:: Task inputs ::

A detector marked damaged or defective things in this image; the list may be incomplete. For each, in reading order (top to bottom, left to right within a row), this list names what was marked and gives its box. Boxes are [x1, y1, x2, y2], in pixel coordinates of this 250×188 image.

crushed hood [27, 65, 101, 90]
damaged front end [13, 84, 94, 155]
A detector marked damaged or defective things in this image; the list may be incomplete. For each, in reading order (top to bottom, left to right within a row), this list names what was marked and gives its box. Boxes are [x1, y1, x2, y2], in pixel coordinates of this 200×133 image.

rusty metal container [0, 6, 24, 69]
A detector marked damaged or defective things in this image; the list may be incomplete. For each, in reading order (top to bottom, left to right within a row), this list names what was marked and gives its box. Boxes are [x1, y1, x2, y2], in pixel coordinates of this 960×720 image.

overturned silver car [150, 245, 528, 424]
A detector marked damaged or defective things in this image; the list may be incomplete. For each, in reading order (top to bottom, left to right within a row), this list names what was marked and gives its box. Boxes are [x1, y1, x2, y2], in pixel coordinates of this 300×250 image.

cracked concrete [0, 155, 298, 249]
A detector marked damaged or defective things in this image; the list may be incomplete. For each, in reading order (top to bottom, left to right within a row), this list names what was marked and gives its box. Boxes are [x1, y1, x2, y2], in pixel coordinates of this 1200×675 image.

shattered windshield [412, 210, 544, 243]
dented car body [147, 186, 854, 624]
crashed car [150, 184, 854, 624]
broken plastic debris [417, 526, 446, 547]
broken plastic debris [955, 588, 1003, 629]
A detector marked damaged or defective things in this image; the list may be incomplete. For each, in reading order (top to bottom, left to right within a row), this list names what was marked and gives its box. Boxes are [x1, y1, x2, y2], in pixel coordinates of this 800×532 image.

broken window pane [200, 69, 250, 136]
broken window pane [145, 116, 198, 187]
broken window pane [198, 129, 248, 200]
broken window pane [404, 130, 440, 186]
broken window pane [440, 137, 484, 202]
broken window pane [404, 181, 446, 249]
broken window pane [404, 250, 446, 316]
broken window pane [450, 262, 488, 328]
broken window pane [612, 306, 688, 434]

:::

= Written instruction =
Return the records above from the very first line up to and including the line with "overturned silver car [150, 245, 528, 424]", reproduced unchanged.

= The response =
A detector marked damaged or defective things in this image; the list may be incomplete. For each, in reading order (top to bottom, left to right within a row), this list names what was marked and gives its box. Boxes are [x1, y1, x2, y2], in pixel coordinates of this 250×188 image.

crushed hood [27, 65, 101, 90]
damaged front end [13, 84, 94, 155]
A detector marked damaged or defective things in this image; the list may be incomplete. For each, in reading order (top to bottom, left to right within a row), this list names what was marked and gives its box. Boxes are [x1, y1, x2, y2], in pixel coordinates of this 200×133 image.

rusty metal container [0, 6, 24, 69]
A detector marked damaged or defective things in this image; the list may be incomplete. For each, in reading order (top to bottom, left to right within a row), this list names what was marked and gives its box. Boxes are [x1, y1, x2, y2], in pixel coordinates of this 960×720 image.

overturned silver car [150, 245, 528, 424]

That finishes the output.